• [TASK OBJECTIVE]: Reproduce the rows word for word, starting with the row that contains "IMG_2466_DxO" and ending after the row that contains "2411 Meadow Lark". Leave the pictures out and give only the text.

• [WORKING DATA]:
++++
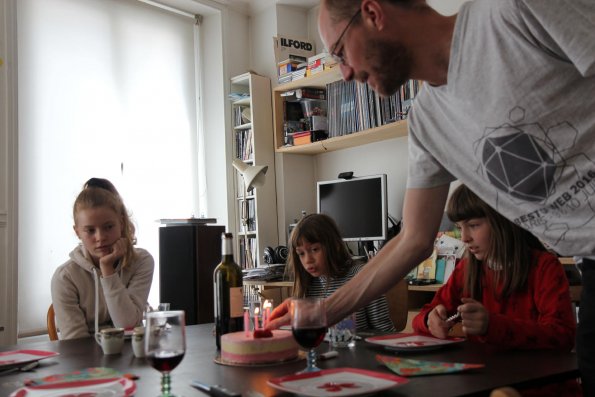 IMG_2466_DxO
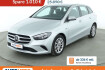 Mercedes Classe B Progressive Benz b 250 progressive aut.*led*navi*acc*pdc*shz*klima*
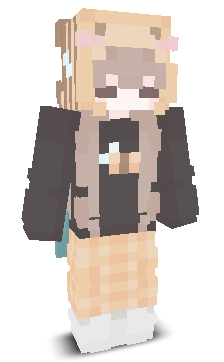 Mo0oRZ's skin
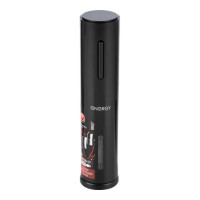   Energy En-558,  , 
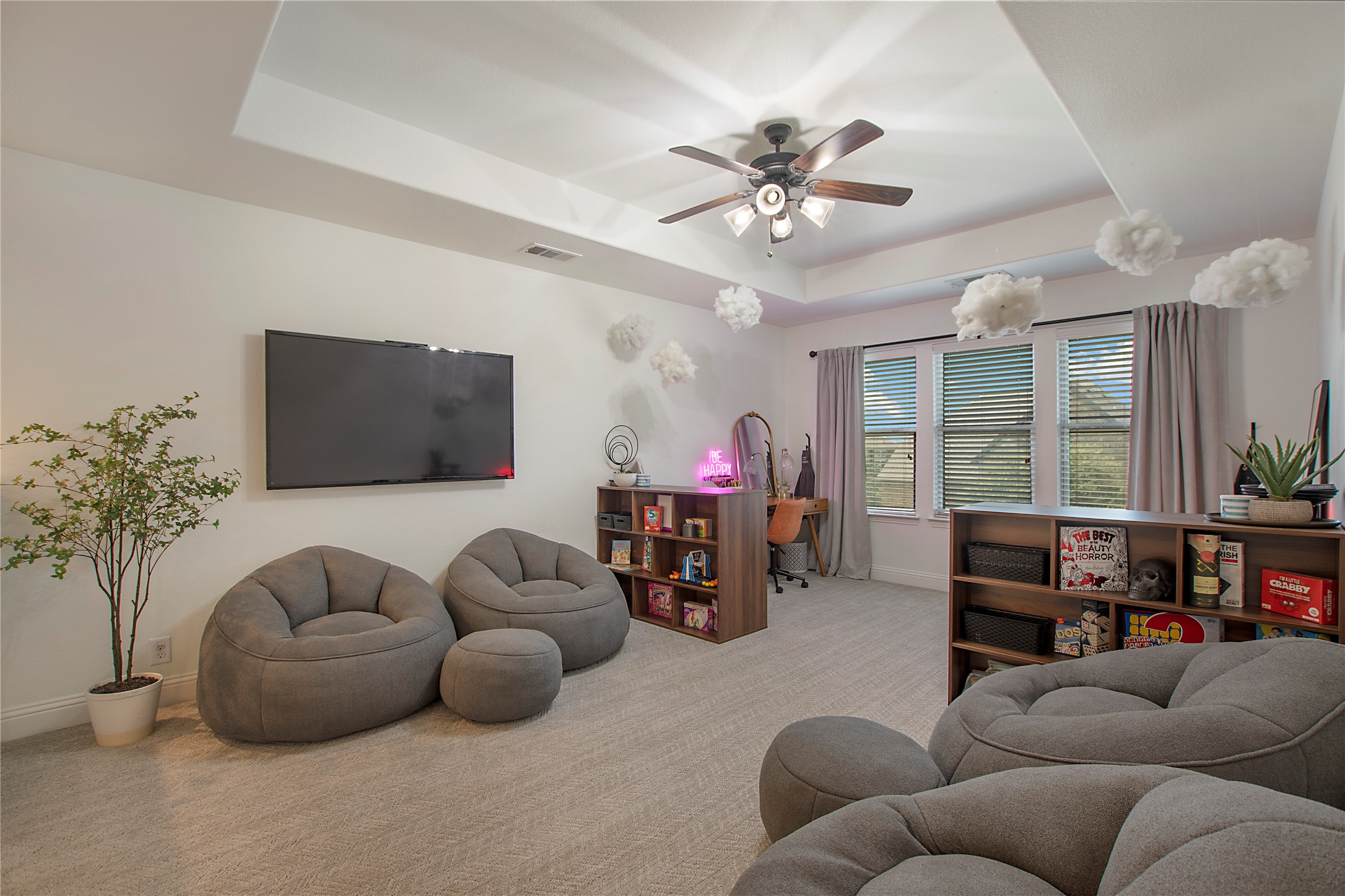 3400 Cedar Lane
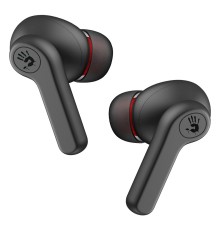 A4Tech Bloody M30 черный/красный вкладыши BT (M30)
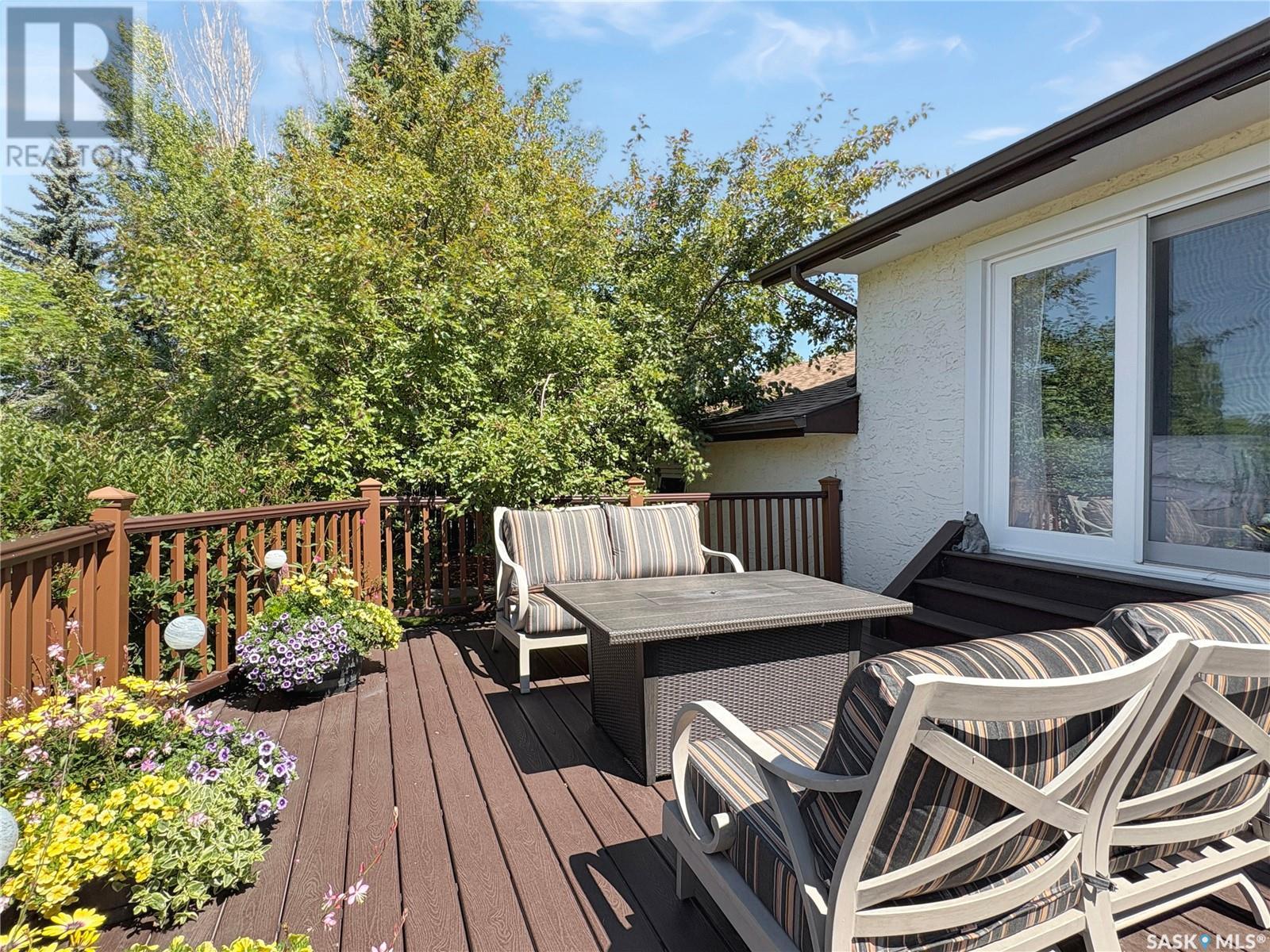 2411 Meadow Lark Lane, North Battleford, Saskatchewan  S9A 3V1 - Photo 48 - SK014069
++++
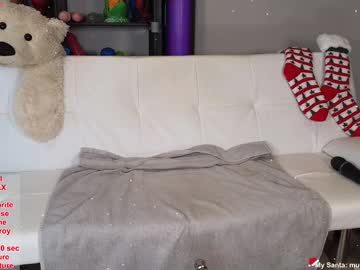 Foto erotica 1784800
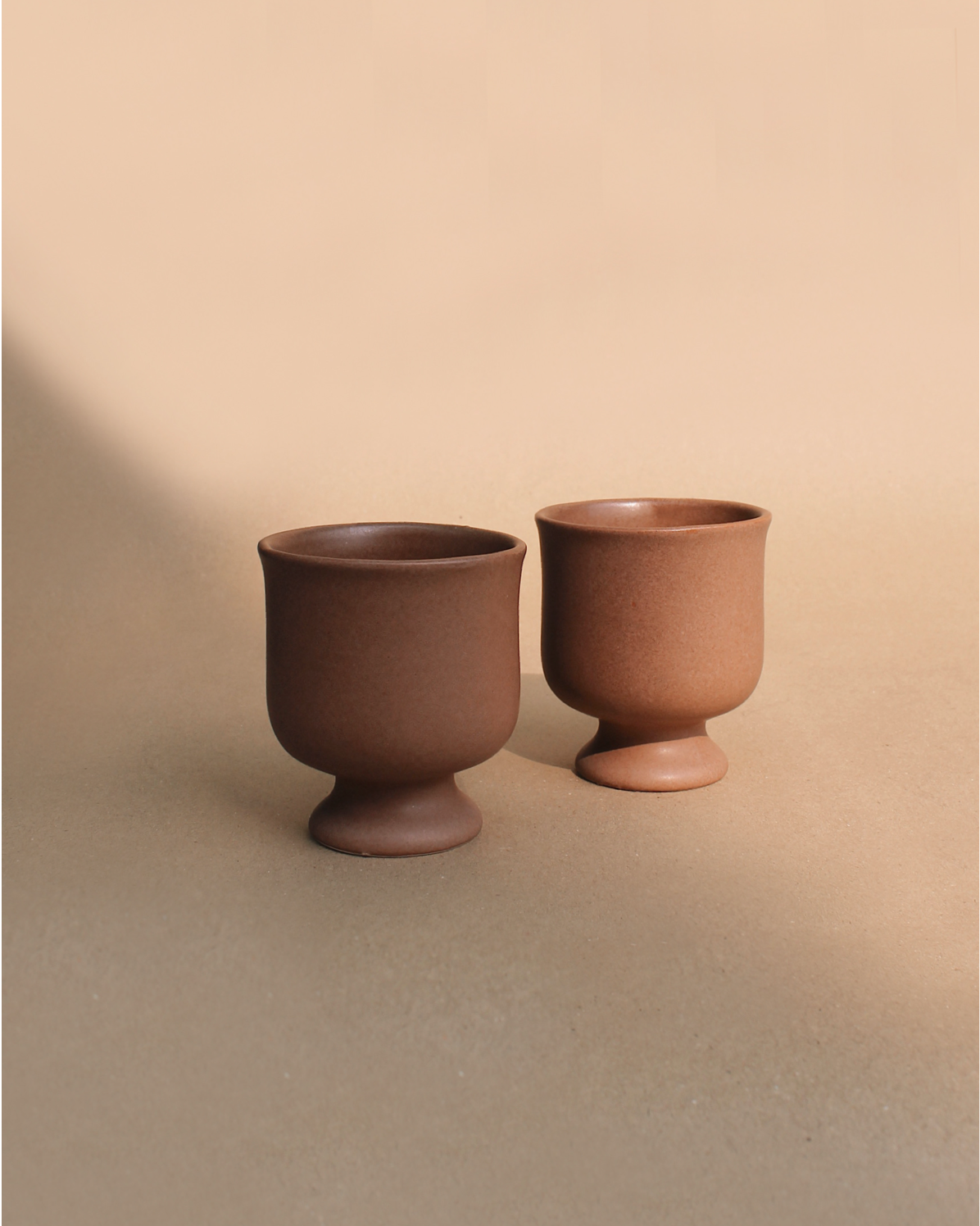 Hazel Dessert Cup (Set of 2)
++++
• [RESPONSE BELOW]:
 IMG_2466_DxO
 Mercedes Classe B Progressive Benz b 250 progressive aut.*led*navi*acc*pdc*shz*klima*
 Mo0oRZ's skin
   Energy En-558,  , 
 3400 Cedar Lane
 A4Tech Bloody M30 черный/красный вкладыши BT (M30)
 2411 Meadow Lark Lane, North Battleford, Saskatchewan  S9A 3V1 - Photo 48 - SK014069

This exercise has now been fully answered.